WORK TO COMPLETE: Could you please write out each line of the records exactly, minus the pictures?

DATASET CONTENT:

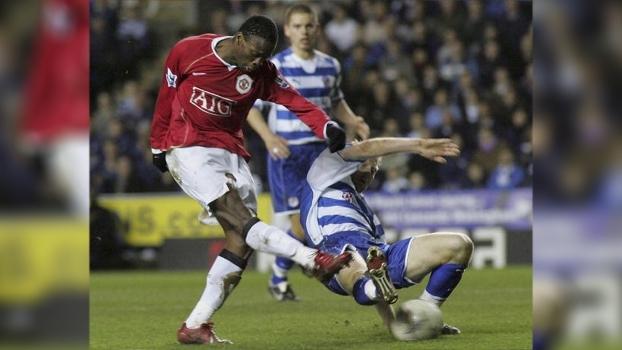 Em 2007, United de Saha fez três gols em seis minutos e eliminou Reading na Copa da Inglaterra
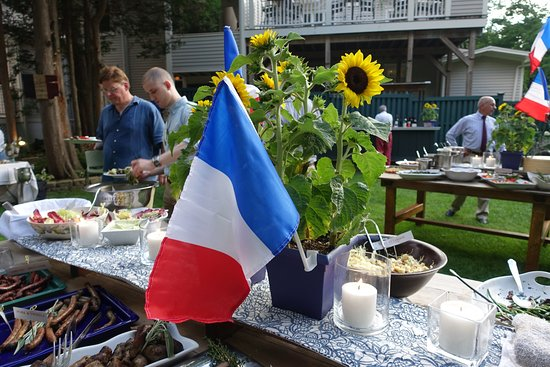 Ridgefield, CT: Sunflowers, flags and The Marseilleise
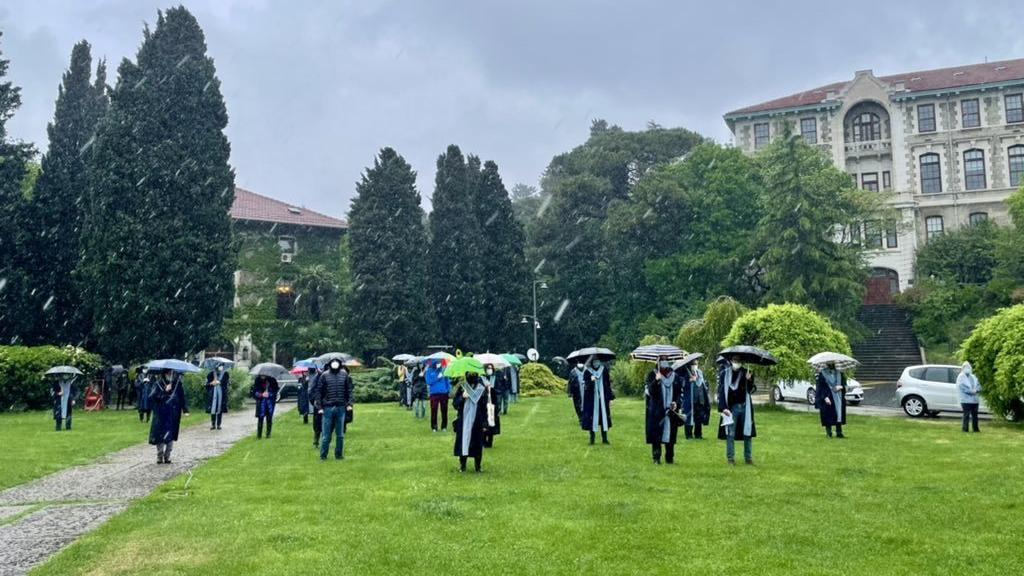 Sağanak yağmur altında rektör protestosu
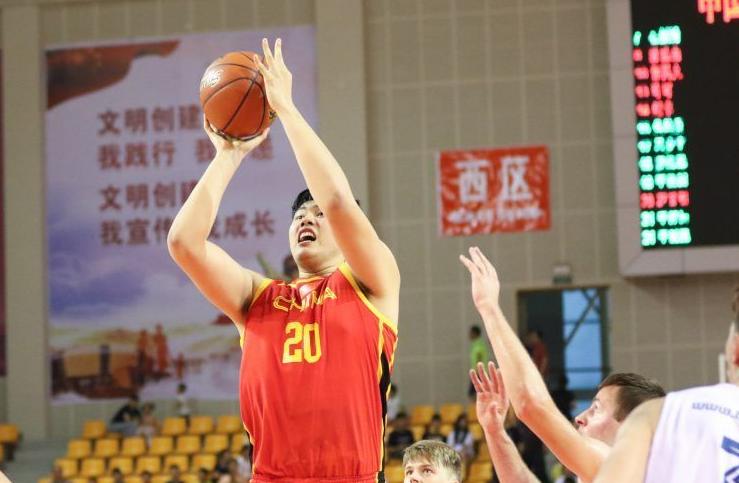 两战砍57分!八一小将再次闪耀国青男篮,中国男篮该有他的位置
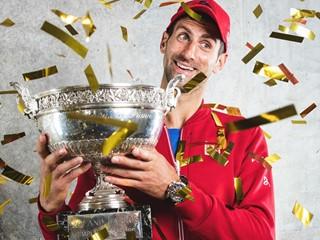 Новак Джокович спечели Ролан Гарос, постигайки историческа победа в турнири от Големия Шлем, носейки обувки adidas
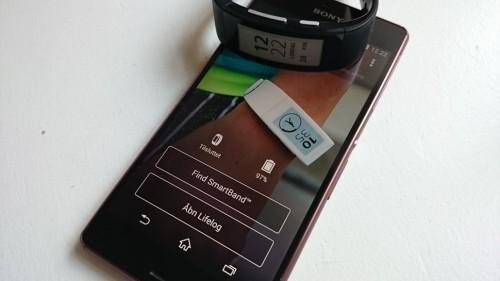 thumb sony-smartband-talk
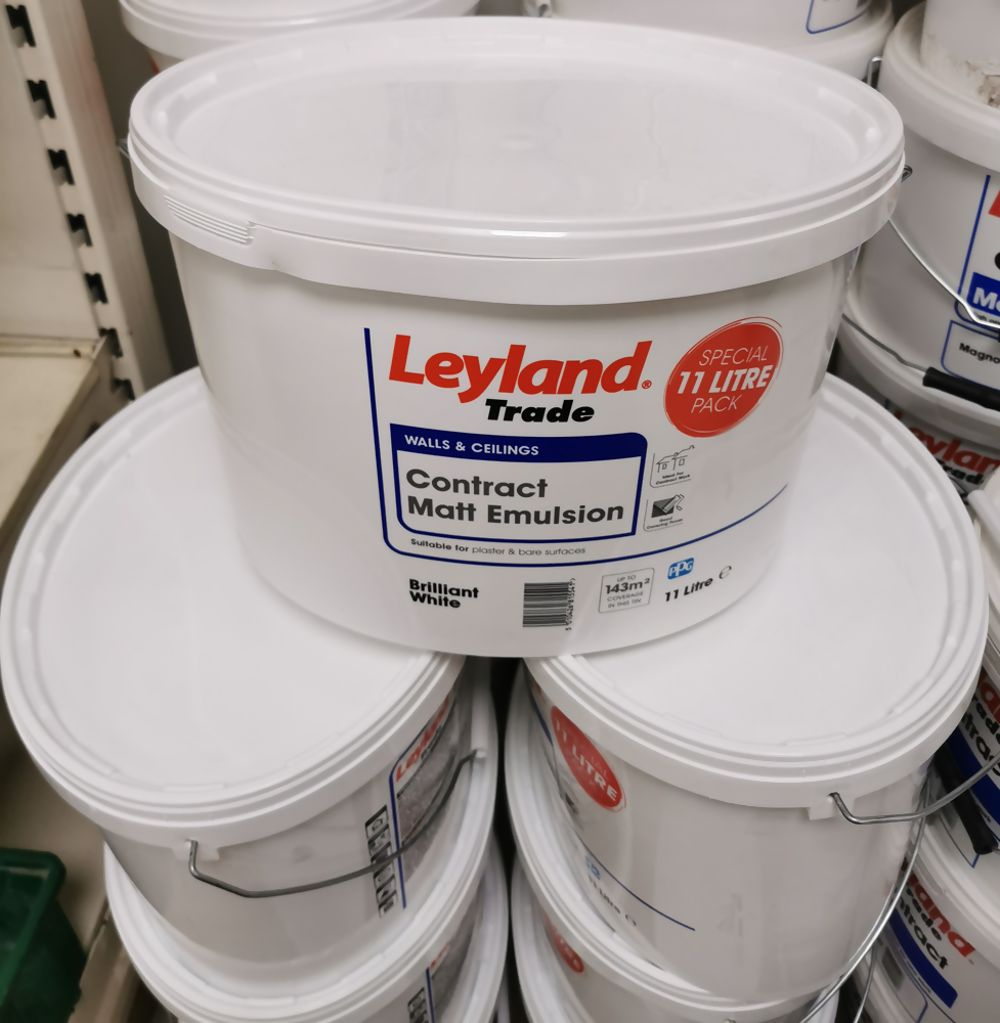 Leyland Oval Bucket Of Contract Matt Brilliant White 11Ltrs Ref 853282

RESPONSE TO THE TASK:
 Em 2007, United de Saha fez três gols em seis minutos e eliminou Reading na Copa da Inglaterra
 Ridgefield, CT: Sunflowers, flags and The Marseilleise
 Sağanak yağmur altında rektör protestosu
 两战砍57分!八一小将再次闪耀国青男篮,中国男篮该有他的位置
 Новак Джокович спечели Ролан Гарос, постигайки историческа победа в турнири от Големия Шлем, носейки обувки adidas
 thumb sony-smartband-talk
 Leyland Oval Bucket Of Contract Matt Brilliant White 11Ltrs Ref 853282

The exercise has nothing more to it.